# 文書の抜粋
####################

STAP細胞、「つくることに成功した」と若山教授が発言…共同研究者も「見た」と証言

株式会社サイゾー

一連のSTAP細胞論文問題をめぐり2014年12月に理化学研究所を退職した小保方晴子氏がその体験を綴った手記『あの日』(講談社)が1月に出版され、STAP細胞は再び世間の注目を浴びることとなった。そして先月、小保方氏がSTAP細胞のプロトコル(作製手順)をHP上で公開し、STAP細胞は科学的議論の場に戻った。

果たしてSTAP細胞は存在するのか、しないのか――。判断材料が少ないこともあり、その議論は尽きない。理研がSTAP細胞論文の不正を調査した「桂不正調査委員会」の調査報告書は、科学者の中でも細胞工学の専門家ではないと、どういう経緯で不正があり、STAP幹細胞とされていたものがES細胞だったと結論付けられたのか理解できない内容だ。

調査報告書は「調査には限界がある」と最終的な判断を曖昧にしている。「STAP幹細胞だとされたものを解析すると、それはES細胞に由来していた」とし、「STAP細胞の実験成果物は誰かがES細胞を故意に混入した疑いがあるが誰が混入したか特定できない」という「懐疑論」に終始している。理研はこの不正調査に総額8360万円をかけており、そのうち弁護士への相談費用が2820万円で、検証実験の1740万円より上回っている。 

●「STAP細胞を3回見た」

STAP細胞論文にはこの研究にかかわった科学者14人の名前が記載されており、そのうち小保方氏を含めた8人が主な実験や論文の執筆を担当している。論文には筆頭著者として小保方氏の名前があり、元理研CDB(旧発生・再生科学総合研究センター)副センター長の笹井芳樹氏、山梨大学教授の若山照彦氏、東京女子医大教授の大和雅之氏、元CDBで現在は熊本大学教授の丹羽仁史氏らが名前を連ねている。

####################

# 参考資料
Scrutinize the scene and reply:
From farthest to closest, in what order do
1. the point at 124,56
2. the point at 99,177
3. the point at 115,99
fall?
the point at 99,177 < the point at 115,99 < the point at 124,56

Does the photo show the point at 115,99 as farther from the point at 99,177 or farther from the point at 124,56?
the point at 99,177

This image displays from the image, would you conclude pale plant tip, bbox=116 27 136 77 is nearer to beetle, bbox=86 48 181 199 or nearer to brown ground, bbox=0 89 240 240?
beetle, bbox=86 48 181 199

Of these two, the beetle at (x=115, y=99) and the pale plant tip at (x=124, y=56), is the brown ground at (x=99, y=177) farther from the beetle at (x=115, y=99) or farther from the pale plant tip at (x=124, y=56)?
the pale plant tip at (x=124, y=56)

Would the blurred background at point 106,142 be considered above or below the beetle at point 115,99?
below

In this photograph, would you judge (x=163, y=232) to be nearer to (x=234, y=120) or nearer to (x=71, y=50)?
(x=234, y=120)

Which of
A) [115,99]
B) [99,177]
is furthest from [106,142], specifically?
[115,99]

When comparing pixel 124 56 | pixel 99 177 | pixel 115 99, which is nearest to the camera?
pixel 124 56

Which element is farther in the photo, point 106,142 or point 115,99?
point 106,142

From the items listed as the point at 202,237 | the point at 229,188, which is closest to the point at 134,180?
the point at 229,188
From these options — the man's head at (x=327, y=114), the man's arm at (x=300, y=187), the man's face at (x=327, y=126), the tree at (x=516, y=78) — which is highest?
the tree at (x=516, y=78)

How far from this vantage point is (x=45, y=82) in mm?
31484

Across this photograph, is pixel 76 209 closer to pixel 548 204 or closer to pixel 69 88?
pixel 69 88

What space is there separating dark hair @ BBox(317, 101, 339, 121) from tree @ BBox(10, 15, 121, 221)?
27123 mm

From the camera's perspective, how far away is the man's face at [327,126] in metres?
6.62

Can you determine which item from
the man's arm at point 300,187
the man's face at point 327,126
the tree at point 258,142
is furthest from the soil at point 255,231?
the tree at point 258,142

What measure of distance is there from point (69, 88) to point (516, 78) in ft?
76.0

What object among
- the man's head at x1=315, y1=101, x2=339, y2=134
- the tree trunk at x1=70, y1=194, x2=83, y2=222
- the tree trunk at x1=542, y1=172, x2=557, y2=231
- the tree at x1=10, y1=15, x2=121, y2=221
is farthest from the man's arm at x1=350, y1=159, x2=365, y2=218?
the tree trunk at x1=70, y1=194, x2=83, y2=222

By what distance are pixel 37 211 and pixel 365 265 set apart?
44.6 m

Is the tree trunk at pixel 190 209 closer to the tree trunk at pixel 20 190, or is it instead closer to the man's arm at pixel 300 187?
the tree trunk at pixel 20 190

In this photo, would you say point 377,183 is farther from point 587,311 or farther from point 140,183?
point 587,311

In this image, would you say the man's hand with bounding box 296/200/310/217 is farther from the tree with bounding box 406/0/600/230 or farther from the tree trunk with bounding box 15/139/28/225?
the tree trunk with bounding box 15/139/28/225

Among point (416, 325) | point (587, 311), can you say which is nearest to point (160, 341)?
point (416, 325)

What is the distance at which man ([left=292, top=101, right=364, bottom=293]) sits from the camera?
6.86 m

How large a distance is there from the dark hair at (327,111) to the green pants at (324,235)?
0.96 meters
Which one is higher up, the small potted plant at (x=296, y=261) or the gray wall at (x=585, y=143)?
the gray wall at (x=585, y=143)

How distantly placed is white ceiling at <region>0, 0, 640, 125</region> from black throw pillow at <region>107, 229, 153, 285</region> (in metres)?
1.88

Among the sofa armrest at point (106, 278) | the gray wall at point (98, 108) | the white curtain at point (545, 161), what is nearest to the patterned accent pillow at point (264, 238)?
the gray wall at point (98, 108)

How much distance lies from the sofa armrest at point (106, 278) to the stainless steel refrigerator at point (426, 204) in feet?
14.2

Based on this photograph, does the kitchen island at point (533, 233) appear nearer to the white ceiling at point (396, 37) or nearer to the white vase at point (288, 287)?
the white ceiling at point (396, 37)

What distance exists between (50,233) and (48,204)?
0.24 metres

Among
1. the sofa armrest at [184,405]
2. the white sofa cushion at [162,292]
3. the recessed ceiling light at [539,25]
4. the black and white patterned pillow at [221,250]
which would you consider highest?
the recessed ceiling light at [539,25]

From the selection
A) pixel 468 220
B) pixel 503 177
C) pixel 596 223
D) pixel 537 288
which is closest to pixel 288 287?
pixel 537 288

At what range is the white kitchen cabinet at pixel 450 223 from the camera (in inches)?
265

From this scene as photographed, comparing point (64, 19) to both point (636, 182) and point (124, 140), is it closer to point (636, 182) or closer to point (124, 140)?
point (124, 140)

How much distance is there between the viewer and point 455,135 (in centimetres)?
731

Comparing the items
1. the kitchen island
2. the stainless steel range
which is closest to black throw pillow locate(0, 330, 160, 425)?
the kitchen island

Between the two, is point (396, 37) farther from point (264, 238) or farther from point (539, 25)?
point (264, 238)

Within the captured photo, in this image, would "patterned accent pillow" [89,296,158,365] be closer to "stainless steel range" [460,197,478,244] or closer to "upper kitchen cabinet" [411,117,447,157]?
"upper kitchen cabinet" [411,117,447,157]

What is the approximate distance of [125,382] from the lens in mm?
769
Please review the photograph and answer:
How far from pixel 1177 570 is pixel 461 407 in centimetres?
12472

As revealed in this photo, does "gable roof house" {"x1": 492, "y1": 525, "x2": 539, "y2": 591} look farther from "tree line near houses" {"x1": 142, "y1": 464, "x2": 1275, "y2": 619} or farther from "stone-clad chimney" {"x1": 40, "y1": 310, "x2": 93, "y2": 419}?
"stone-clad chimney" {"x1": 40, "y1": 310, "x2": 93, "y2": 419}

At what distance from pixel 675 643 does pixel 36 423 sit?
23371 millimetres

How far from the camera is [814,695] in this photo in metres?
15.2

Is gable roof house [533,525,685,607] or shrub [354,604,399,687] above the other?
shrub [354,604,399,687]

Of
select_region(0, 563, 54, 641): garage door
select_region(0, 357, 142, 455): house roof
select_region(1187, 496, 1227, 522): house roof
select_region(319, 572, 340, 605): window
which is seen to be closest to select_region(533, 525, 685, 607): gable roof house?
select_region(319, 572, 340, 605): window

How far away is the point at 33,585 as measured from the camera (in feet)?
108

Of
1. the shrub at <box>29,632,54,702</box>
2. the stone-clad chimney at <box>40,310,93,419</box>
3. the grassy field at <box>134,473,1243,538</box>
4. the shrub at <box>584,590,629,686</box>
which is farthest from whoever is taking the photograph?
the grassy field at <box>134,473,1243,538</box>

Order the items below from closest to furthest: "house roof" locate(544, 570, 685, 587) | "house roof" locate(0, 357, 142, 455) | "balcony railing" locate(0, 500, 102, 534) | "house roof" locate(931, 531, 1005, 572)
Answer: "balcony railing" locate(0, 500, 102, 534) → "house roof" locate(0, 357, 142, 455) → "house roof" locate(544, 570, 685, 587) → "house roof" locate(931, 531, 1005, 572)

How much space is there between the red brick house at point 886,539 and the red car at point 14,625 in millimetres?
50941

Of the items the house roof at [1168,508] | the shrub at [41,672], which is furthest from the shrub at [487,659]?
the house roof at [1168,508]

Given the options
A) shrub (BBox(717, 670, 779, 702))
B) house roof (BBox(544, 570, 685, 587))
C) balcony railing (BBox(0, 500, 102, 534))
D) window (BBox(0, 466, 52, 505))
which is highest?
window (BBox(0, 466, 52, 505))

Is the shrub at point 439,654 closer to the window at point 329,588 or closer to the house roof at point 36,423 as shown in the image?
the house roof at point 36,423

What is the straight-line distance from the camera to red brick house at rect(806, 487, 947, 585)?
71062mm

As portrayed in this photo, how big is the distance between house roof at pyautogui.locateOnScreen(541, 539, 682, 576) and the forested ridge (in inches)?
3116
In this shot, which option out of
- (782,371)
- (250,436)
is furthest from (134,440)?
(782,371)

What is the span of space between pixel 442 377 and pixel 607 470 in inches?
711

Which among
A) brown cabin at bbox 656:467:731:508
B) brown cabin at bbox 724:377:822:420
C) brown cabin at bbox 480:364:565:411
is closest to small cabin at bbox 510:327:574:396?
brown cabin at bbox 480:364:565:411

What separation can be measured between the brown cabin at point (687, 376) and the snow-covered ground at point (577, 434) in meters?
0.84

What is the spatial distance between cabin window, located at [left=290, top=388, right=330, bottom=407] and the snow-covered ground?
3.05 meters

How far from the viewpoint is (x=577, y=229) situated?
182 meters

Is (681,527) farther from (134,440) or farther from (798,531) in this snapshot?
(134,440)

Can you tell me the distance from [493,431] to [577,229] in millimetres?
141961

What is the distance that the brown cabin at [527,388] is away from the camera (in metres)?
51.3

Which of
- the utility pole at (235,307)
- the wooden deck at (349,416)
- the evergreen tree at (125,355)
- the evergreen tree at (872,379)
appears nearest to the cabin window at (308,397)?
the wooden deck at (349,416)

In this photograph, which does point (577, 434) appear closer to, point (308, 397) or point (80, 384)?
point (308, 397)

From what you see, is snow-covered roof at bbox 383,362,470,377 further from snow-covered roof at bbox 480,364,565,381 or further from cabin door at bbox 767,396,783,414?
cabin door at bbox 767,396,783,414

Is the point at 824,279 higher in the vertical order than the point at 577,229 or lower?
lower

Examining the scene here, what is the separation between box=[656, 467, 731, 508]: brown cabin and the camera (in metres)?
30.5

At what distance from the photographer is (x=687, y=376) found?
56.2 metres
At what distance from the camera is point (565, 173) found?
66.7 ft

####################

# 課題 1
STAP細胞の記事によると、理研が不正調査にかけた費用の総額はいくらですか?
# 課題 2
STAP細胞の記事を、最後の文のあとから書き継いでください。

# 解答欄 1
8360万円です。

# 解答欄 2
なかでも丹羽氏は2014年4月1日から行われたSTAP細胞を再現させる検証実験の責任者を務めており、理研が開催した同7日の記者会見でSTAP細胞実験の疑義について記者から「STAP細胞になるまでの実験を逐一見たか」という質問に対して「STAP細胞を3回見た」と答えている。以下がその会見の内容である。

記者「STAP細胞ができていく様子をご覧になったと応答されていたと思うが、(中略)STAP細胞になるまでの一連の経過というのを、たとえば小保方博士の横で実験を逐一くまなくご覧になっていたわけではなくて、あくまでビデオでつくられていく過程を検証したのみに過ぎないのか」

丹羽「ライブイメージを見た時点では、その部分です。その後、小保方さん自身がリンパ球採取からSTAP細胞までの一連の流れというのは、もちろん自分の目で確認しています」

記者「それは何回くらいか」

丹羽「何回ありましたかね、3回とかでしょうか。(論文への)プロトコル・エクスチェンジ を書くにあたって逐一手順を確認する必要がありましたので、そういう作業を行いました」

さらに丹羽氏はこの会見で、STAP細胞がES細胞混入の結果なのかという質問に対し、「その仮説が真である確率は低いという位置付け。専門家からすると、そんな簡単な話ではない」と答えている。

この会見のメディアの取り扱いについてマスコミ誤報検証・報道被害救済サイト「GOHOO」が「ES細胞混入説に反論する研究者の証言を毎日新聞は伝えない」として批判している。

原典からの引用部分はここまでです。